ArkFlow: High-performance Rust stream processing engine
I worked on stream processing, it was fun, but I also believe it was over-engineered and brittle. The customers also didn't want real-time data, they looked at the calculated values once a week, then made decisions based on that.
Then, I joined another company that somehow had money to pay 50-100 people, and they were using CSV, sh scripts, batch processing, and all that. It solved the clients' needs, and they didn't need to maintain a complicated architecture and the code that could have been difficult to reason about otherwise.
The first company with the stream processing after I left, was bought by a competitor at fire sale price, some of the tech were relevant for them, but the stream processing stuff was immediately shut down.
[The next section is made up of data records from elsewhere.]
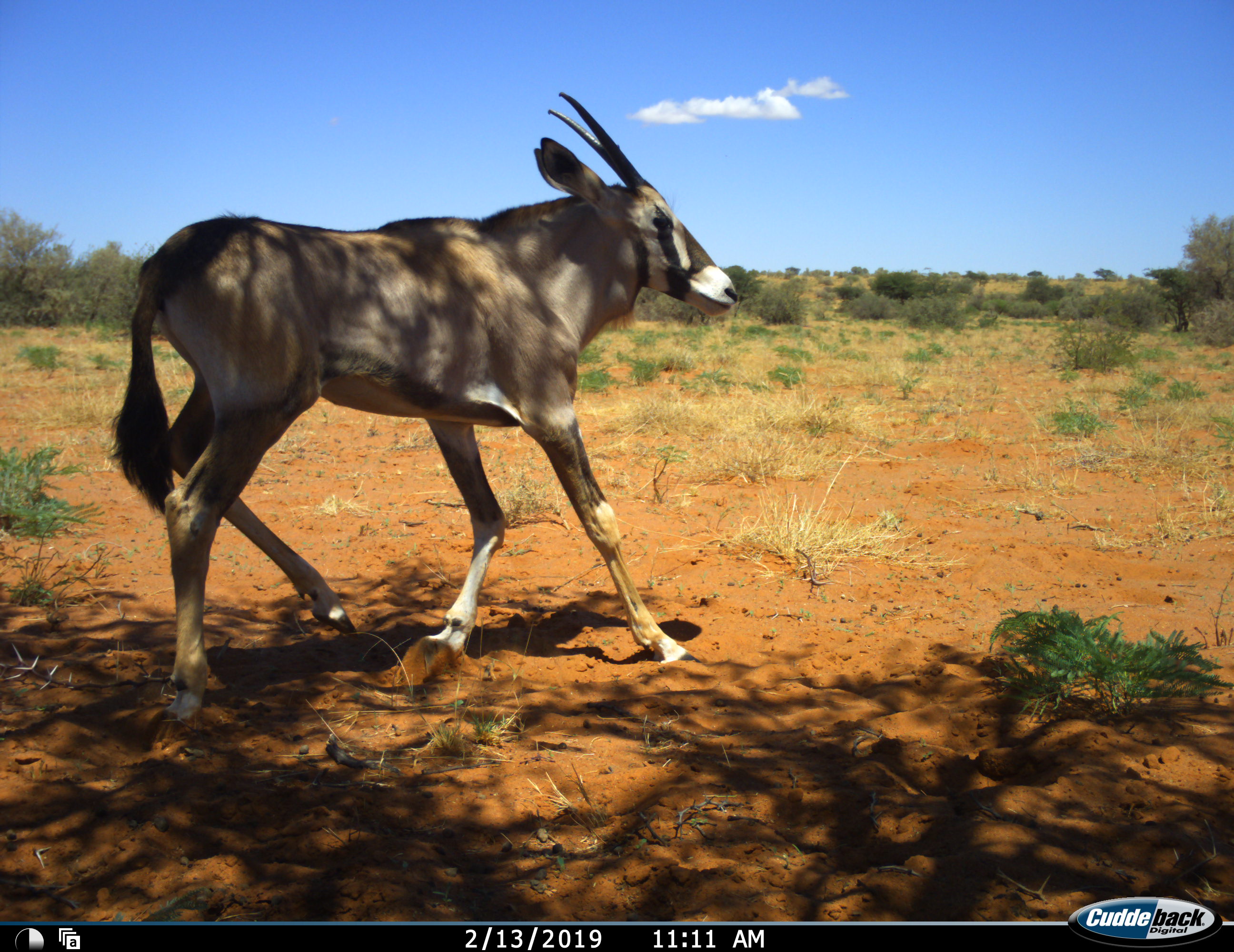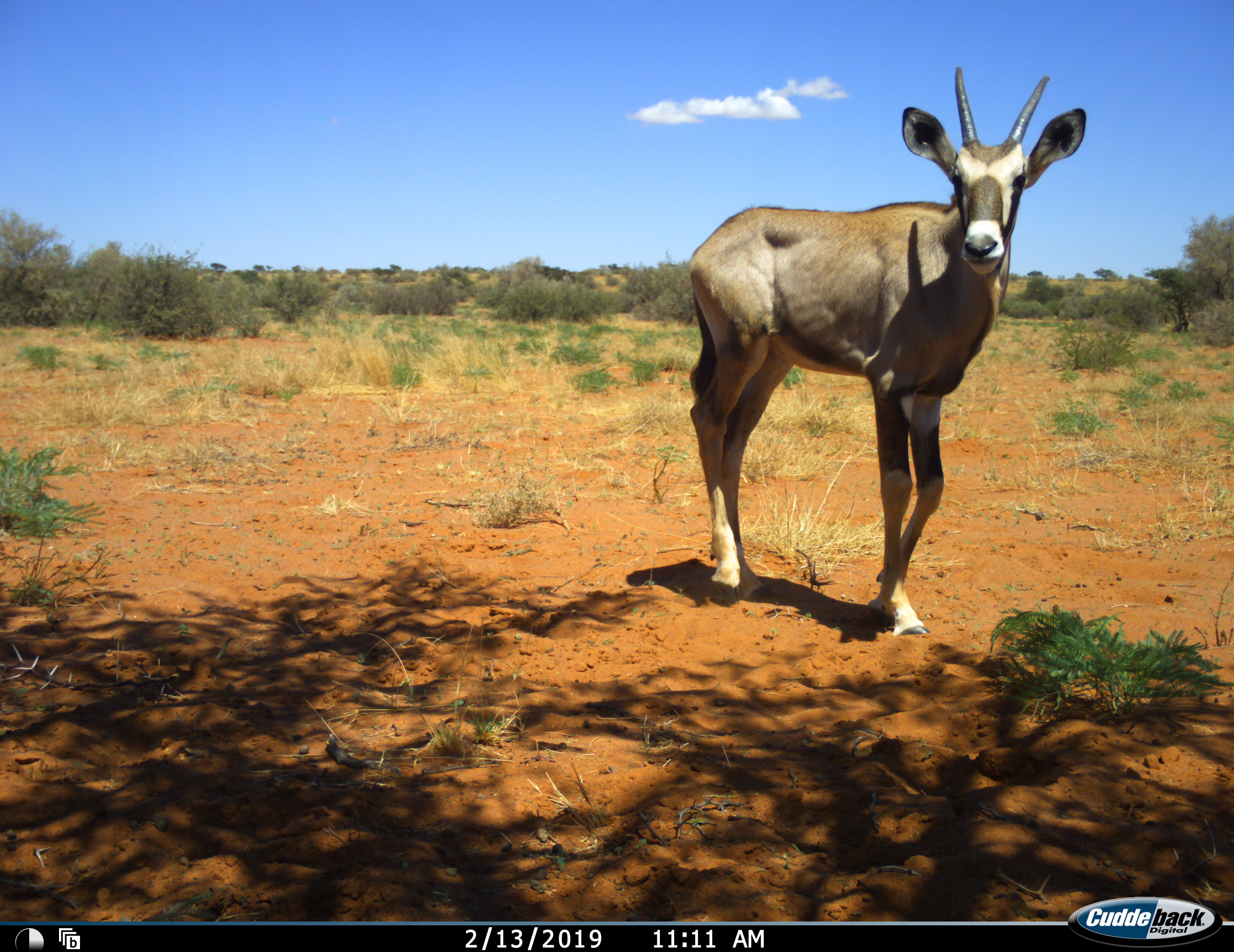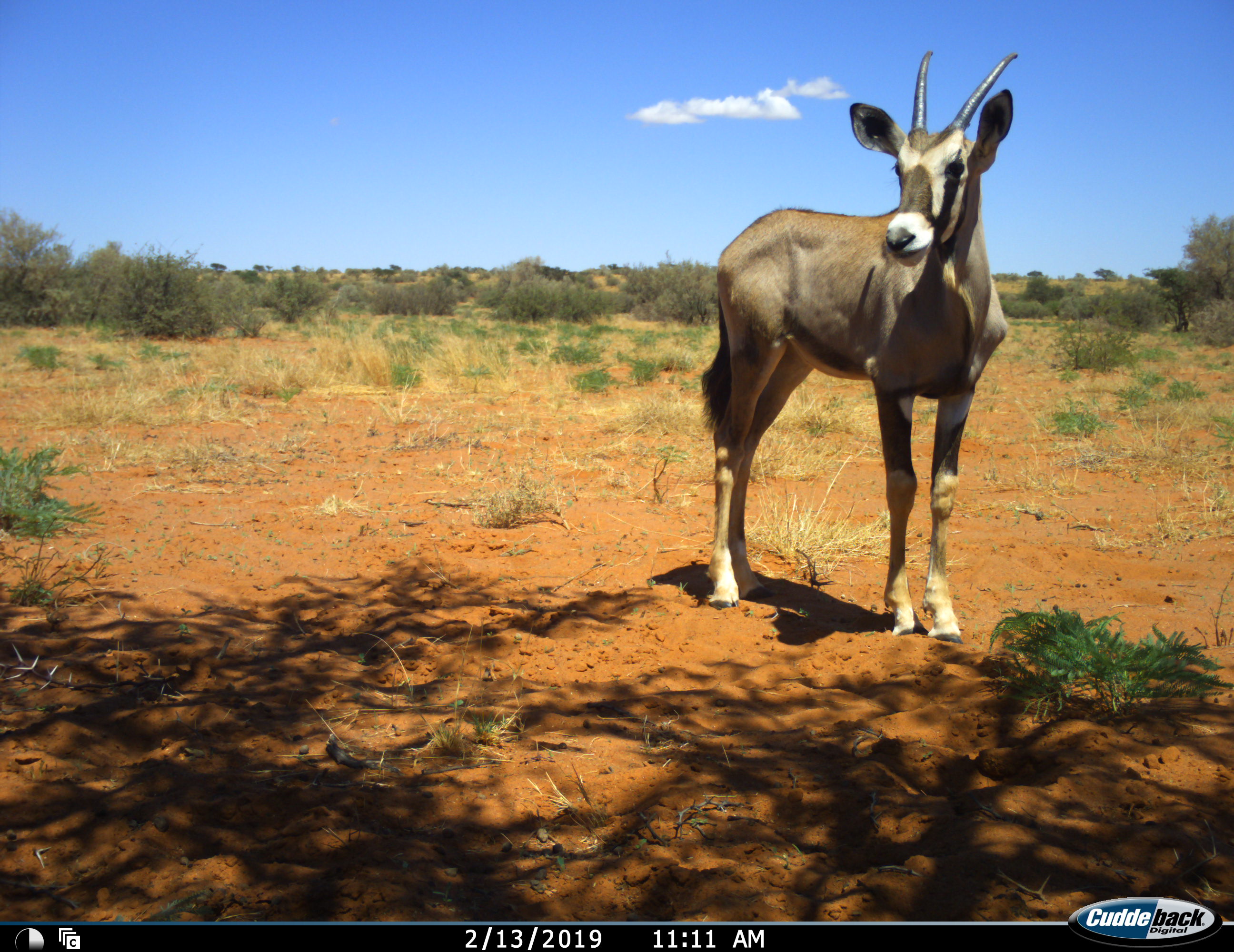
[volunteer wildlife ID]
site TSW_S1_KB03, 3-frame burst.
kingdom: Animalia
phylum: Chordata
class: Mammalia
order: Artiodactyla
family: Bovidae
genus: Oryx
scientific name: Oryx gazella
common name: gemsbok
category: oryx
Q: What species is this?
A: Oryx (gemsbok) (Oryx gazella).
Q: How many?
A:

The acquiring company had just simple batch processing and they were printing money in comparison.
If you think it's still worth going with stream processing, give your reasoning to the team, and most reasonable developers would learn it if they really believe it's a significantly better solution for the given problem.
Not to over-simplify, but if you can't convince 5 out of 10 people to learn to make their job better, it's either that the people are not up to the task, or you are wrong that stream processing would make a difference.
Systems that needed complex streaming architectures in 2015 could probably be handled today with fast disk and large postgres instance (or BigQuery).
My concept of stream processing is trying to process gigabits to gigabytes a second, and turn it into something much much smaller so that it's manageable to database and analyze. To my mind for 'stream processing' calling malloc is sometimes too expensive let alone using any of the technologies called out in this tech stack.
I understand back pressure, and circuit breakers, but they have to happen at the OS / process level (for my general work) -- a metric that auto scales a microservice worker after going through prometheus + an HPA or something like that ends up with too many inefficiencies to make things practical. A few threads on a single machine just work, but end up taking ages to engineer a 'cloud native' solution.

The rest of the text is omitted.